# Questions on the material:
a) Decide whether each statement below agrees with the post about the NCBO visit. Answer yes or no, and quote the deciding words from the post. (i) The writer's visit to NCBO lasted seven months. (ii) Ian Harrow of Pfizer gave the presentation on the HCLS approach to linked data federation. (iii) The SESL project aims to apply text mining and a federation of triplestores.
b) Translate this sentence from the post about the NCBO visit into German: "Ian Harrow of Pfizer presented the Pistoia Alliance project “SESL”, which aims to apply text mining and a federation of triplestores to enhance sharing of precompetitive data."

# Extract provided:
--

I recently returned home to the Netherlands after visiting NCBO for 7 months. It was inspiring to see such a well-coordinated group and a great opportunity to meet and work with the NCBO team as well as Protégé and others in Biomedical Informatics Research at Stanford. Special thanks to Mark Musen. I and my wife are very grateful that our respective Dutch employers (LUMC and UMC) supported and sponsored our visit (to NCBO and Genentech respectively).
Last week, I gave a presentation about the HCLS approach to linked data federation at the Pharmaceutical Technology IT Summit in London. Ian Harrow of Pfizer presented the Pistoia Alliance project “SESL”, which aims to apply text mining and a federation of triplestores to enhance sharing of precompetitive data. The HCLS BioRDF task force recently submitted a federated approach to microarray data to Workshop on the role of Semantic Web in Provenance Management (SWPM-2010) that should be directly applicable in the SESL project.
This week, I have been attending the “BBMRI – Biobanking for Science” Conference. We have discussed biobanking as an demo application for Semantic Web and attending this conference has convinced me that biobanking is the perfect storm for Semantic Web. Another interpretation could be that biobanking has similar requirements to translational medicine and shares the inherent value of data stewardship that seem intrinsically tied to data sharing.
Conference on Semantics in Healthcare and Life Sciences (CSHALS) is open for submissions and Semantic Web Applications for the Life Sciences (SWAT4LS) is open for submissions and I hear that the Journal of Biomedical Semantics could use a few more articles in its pipeline.

--

# Material provided:
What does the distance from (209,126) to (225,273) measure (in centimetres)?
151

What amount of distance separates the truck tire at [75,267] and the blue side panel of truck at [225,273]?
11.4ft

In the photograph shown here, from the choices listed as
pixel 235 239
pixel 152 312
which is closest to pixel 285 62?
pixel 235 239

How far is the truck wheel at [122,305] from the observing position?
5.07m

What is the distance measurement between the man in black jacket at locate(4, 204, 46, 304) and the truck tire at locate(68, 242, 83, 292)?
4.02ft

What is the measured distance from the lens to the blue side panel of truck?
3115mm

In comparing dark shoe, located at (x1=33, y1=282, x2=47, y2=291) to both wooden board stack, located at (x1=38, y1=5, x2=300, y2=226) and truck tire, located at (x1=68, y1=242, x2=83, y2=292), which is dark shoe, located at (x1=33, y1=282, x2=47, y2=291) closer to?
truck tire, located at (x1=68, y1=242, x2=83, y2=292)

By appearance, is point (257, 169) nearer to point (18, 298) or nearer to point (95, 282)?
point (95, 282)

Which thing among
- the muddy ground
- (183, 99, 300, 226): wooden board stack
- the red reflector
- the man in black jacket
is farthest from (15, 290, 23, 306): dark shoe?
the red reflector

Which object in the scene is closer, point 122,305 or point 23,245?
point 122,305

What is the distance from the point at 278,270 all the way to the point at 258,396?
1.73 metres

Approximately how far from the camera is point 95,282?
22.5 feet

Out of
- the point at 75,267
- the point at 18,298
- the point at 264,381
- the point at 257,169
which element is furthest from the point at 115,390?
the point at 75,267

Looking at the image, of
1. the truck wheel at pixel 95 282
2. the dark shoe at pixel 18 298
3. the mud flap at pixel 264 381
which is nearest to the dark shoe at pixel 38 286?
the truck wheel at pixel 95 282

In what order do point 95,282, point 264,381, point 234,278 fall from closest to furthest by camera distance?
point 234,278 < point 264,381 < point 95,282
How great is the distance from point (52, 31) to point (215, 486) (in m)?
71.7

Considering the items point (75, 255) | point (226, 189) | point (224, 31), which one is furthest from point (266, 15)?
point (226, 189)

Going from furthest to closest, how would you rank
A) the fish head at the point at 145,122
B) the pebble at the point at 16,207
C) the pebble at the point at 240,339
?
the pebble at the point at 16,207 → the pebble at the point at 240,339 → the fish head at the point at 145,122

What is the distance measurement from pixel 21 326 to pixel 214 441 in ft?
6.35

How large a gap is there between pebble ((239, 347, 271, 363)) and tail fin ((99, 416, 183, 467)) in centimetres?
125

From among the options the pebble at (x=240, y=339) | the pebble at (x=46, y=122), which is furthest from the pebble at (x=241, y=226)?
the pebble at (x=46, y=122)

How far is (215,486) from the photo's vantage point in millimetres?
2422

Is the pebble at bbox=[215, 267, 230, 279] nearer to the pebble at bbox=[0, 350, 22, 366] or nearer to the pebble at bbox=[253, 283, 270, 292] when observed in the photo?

--

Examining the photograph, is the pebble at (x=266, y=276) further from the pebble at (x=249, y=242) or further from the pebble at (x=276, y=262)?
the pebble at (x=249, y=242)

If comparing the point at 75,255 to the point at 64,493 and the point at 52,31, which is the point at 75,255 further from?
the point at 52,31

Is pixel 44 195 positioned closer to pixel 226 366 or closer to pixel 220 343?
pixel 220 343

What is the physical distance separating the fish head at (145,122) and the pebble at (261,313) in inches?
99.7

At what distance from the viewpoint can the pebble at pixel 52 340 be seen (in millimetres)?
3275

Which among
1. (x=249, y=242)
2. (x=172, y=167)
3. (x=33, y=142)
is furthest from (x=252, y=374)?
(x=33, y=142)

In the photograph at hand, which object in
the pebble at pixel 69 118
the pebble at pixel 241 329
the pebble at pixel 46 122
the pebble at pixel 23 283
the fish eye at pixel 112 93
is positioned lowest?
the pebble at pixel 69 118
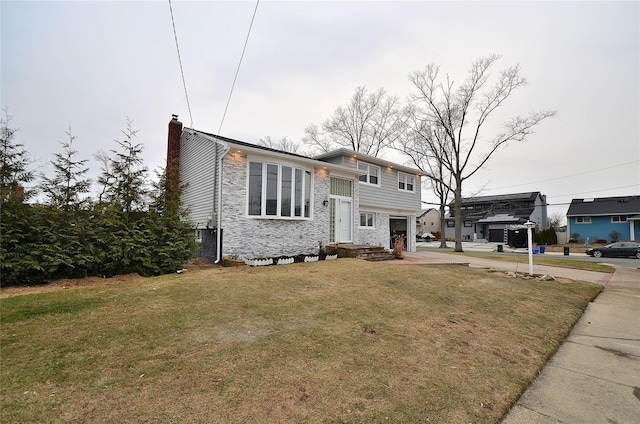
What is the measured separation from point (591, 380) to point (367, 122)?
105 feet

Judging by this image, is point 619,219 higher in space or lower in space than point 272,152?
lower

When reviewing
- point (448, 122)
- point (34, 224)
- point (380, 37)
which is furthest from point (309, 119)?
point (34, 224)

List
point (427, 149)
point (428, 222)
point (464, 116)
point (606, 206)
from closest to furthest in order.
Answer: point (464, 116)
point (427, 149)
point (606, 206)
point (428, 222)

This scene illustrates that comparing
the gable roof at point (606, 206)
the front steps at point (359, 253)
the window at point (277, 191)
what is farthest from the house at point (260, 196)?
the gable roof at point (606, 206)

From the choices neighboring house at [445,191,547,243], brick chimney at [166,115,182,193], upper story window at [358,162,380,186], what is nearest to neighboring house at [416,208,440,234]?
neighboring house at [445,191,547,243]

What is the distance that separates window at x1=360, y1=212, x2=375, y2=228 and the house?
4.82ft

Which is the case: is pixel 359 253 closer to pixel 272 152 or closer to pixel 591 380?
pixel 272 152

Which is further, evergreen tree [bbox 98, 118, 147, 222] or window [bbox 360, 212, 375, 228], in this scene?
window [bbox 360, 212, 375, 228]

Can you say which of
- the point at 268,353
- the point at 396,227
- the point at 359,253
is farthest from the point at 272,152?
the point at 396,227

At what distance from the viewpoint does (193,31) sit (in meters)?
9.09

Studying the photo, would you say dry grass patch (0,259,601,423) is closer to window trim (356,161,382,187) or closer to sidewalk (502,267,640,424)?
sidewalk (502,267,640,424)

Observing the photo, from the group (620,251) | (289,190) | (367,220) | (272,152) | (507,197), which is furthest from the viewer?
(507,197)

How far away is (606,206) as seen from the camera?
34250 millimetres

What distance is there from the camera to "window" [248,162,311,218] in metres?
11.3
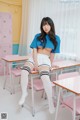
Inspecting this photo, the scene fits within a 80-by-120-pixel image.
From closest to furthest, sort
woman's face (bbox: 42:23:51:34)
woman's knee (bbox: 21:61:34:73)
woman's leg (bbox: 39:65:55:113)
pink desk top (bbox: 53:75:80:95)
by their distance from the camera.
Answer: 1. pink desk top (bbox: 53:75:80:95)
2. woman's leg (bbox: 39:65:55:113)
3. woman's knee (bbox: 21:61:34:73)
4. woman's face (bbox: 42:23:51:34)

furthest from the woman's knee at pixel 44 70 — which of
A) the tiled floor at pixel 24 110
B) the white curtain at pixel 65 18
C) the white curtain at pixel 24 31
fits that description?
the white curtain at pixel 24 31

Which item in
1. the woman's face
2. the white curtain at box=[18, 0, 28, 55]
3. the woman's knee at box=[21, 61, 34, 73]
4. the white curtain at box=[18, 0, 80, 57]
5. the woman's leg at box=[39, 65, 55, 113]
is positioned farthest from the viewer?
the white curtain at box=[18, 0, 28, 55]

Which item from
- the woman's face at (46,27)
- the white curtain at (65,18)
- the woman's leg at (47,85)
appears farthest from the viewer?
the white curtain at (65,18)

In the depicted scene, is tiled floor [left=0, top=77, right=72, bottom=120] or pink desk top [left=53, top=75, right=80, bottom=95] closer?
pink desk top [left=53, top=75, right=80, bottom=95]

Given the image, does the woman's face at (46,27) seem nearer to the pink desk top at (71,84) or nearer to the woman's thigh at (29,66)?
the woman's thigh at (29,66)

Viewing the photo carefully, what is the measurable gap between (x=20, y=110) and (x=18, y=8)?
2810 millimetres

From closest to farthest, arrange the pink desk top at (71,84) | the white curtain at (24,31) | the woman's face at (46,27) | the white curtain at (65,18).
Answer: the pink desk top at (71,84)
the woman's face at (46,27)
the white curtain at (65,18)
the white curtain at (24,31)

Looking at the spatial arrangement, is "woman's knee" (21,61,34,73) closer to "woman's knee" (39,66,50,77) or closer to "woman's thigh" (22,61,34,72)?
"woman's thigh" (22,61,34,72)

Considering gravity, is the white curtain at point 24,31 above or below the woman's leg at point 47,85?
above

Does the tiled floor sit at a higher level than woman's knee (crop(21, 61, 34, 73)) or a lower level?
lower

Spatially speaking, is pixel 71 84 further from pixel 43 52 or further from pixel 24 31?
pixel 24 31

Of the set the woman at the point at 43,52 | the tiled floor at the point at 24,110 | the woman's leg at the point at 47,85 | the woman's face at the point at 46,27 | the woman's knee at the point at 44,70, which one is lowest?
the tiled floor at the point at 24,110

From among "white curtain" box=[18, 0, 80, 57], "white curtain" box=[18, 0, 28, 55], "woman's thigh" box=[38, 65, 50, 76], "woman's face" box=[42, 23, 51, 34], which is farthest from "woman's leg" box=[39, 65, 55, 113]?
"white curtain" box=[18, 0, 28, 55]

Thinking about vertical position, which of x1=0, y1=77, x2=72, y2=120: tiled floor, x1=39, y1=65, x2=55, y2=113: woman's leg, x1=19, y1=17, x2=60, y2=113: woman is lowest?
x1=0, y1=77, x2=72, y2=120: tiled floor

--

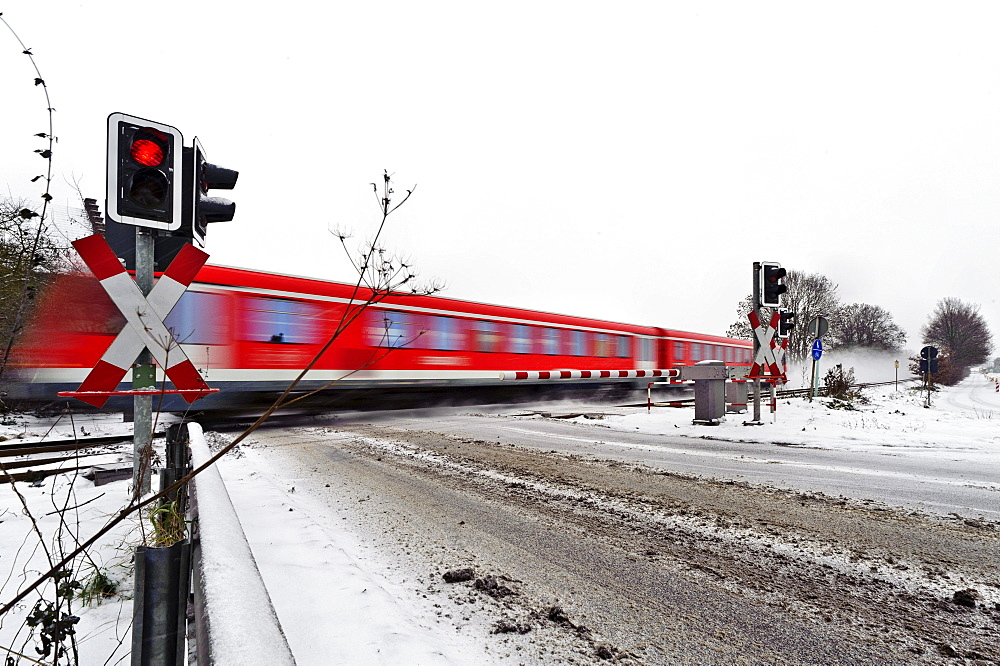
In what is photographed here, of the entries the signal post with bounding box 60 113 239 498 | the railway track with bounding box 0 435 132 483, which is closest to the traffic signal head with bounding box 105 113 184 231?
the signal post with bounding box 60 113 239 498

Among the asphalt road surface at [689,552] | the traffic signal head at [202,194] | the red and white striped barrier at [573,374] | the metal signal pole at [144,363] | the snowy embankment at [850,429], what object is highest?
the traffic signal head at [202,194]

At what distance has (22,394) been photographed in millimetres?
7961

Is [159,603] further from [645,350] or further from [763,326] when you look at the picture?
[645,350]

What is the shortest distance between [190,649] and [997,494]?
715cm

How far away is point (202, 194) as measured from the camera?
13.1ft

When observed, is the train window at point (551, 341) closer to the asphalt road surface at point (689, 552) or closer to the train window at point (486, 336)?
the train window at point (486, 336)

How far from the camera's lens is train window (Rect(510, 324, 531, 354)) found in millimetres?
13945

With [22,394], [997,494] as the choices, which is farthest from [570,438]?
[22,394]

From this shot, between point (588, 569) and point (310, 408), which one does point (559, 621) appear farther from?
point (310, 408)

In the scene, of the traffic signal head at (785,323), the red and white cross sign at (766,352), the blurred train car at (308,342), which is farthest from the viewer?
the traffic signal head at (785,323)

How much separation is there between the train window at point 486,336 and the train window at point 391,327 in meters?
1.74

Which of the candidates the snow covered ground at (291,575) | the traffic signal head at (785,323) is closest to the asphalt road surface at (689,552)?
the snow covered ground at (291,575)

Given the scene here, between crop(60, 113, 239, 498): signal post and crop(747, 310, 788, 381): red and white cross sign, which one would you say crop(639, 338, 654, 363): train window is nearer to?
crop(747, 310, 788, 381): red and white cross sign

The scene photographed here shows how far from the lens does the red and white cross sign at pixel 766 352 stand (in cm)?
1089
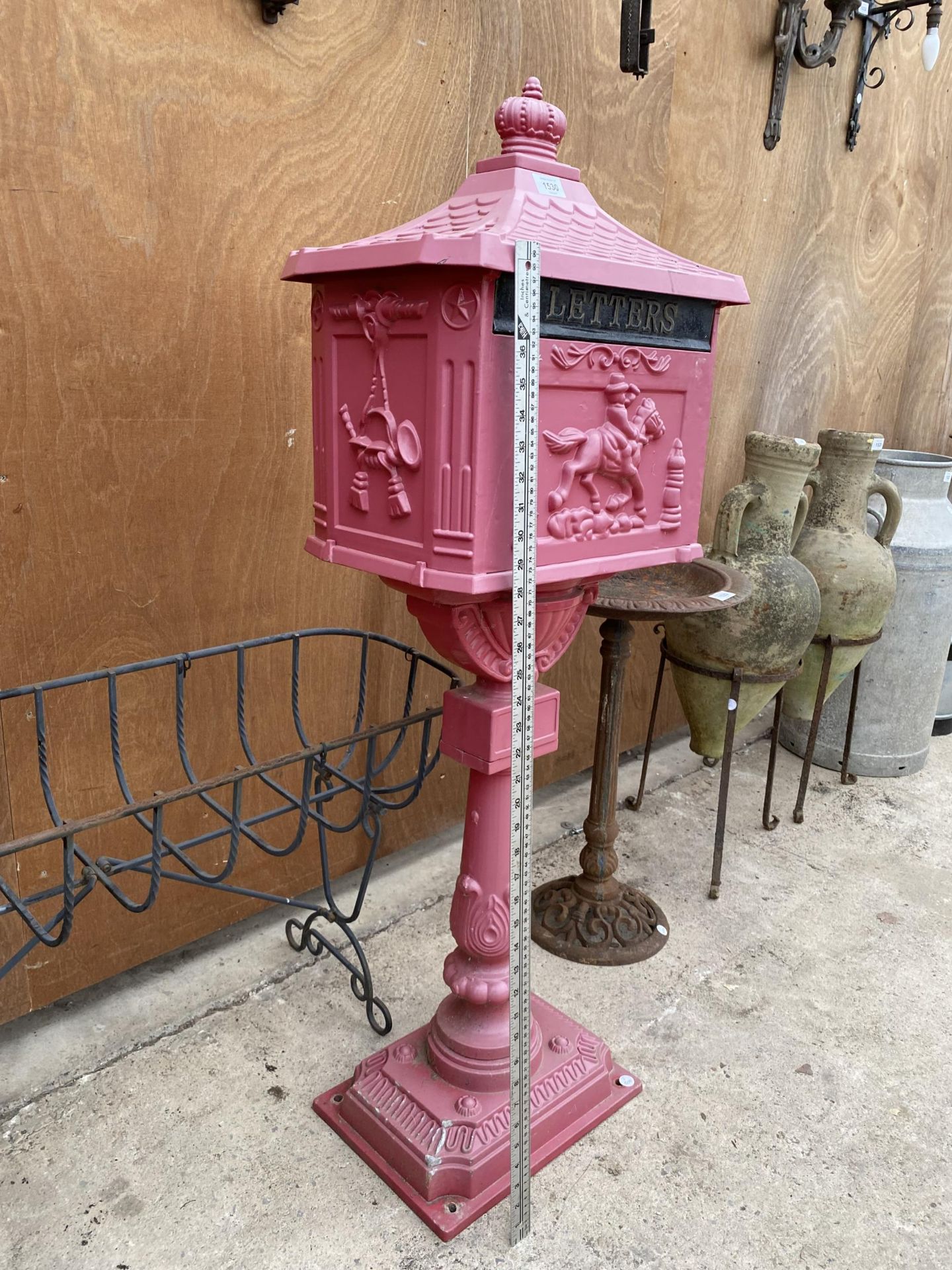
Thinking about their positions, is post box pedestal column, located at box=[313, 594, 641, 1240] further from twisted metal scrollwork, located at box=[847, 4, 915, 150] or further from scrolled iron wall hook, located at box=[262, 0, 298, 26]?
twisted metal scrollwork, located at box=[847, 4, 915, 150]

--

# Set of answers:
a)
(i) Yes: "I recently returned home to the Netherlands after visiting NCBO for 7 months."
(ii) No: "I gave a presentation about the HCLS approach to linked data federation" and "Ian Harrow of Pfizer presented the Pistoia Alliance project “SESL”."
(iii) Yes: "which aims to apply text mining and a federation of triplestores to enhance sharing of precompetitive data."

b) Ian Harrow von Pfizer stellte das Projekt „SESL“ der Pistoia Alliance vor, das darauf abzielt, Text Mining und eine Föderation von Triplestores einzusetzen, um den Austausch präkompetitiver Daten zu verbessern.